(Records from a data source)
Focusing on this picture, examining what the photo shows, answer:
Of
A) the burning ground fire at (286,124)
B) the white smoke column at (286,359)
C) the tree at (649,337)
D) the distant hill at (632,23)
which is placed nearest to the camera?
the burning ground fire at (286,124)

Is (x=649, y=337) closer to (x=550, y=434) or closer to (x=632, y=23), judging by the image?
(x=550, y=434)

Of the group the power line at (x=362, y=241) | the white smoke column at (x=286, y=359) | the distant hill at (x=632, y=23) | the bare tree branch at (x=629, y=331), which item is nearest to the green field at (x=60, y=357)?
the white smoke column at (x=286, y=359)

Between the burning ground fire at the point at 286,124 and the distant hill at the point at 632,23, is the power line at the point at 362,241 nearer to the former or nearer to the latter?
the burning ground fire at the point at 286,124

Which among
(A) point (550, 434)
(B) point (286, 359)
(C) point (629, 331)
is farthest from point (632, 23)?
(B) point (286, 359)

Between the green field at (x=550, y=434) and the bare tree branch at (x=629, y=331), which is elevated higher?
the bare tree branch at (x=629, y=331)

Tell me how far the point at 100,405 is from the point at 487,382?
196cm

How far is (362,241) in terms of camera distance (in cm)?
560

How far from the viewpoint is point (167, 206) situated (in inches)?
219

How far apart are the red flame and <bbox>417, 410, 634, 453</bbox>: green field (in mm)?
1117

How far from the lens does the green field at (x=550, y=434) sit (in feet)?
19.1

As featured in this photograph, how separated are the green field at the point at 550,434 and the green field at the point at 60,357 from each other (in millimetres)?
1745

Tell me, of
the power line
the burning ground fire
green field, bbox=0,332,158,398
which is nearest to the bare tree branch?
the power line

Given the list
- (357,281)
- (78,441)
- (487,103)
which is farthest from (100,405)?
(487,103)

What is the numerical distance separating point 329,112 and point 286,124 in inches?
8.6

_What you are asked to do:_ Retype the listing. Match it exactly.

_Answer to this task:_
Focusing on this picture, examining what the photo shows, answer:
Of
A) the burning ground fire at (286,124)
B) the white smoke column at (286,359)
C) the tree at (649,337)
D) the distant hill at (632,23)
which is placed nearest to the camera?
the burning ground fire at (286,124)

Is (x=649, y=337) closer to (x=550, y=434) or closer to (x=632, y=23), judging by the image?
(x=550, y=434)

Of the group the power line at (x=362, y=241) | the white smoke column at (x=286, y=359) | the distant hill at (x=632, y=23) | the bare tree branch at (x=629, y=331), which item is nearest to the green field at (x=60, y=357)?
the white smoke column at (x=286, y=359)

Between the burning ground fire at the point at 286,124 and the distant hill at the point at 632,23, is the power line at the point at 362,241 nearer to the former or nearer to the latter?
the burning ground fire at the point at 286,124

Which among
(A) point (550, 434)
(B) point (286, 359)
(C) point (629, 331)
is farthest from point (632, 23)?
(B) point (286, 359)

Between the green field at (x=550, y=434) and the bare tree branch at (x=629, y=331), which is elevated higher?
the bare tree branch at (x=629, y=331)

Tell me how far the point at 100,405 is from the point at 487,382?
196cm

How far is (362,241) in terms of camera distance (in cm)?
560

How far from the viewpoint is point (167, 206) situated (in inches)?
219

How far apart are the red flame and <bbox>417, 410, 634, 453</bbox>: green field (in mm)?
1117

How far from the lens does the green field at (x=550, y=434) sit (in feet)?
19.1

As featured in this photograph, how separated are the green field at the point at 550,434 and the green field at the point at 60,357 from each other (in millimetres)?
1745

Tell me, of
the power line
the burning ground fire
green field, bbox=0,332,158,398
which is nearest to the bare tree branch?
the power line

Given the list
- (357,281)
- (78,441)
- (487,103)
which is farthest from (100,405)?
(487,103)

What is the numerical distance separating point 329,112 and point 286,124 in inches?
8.6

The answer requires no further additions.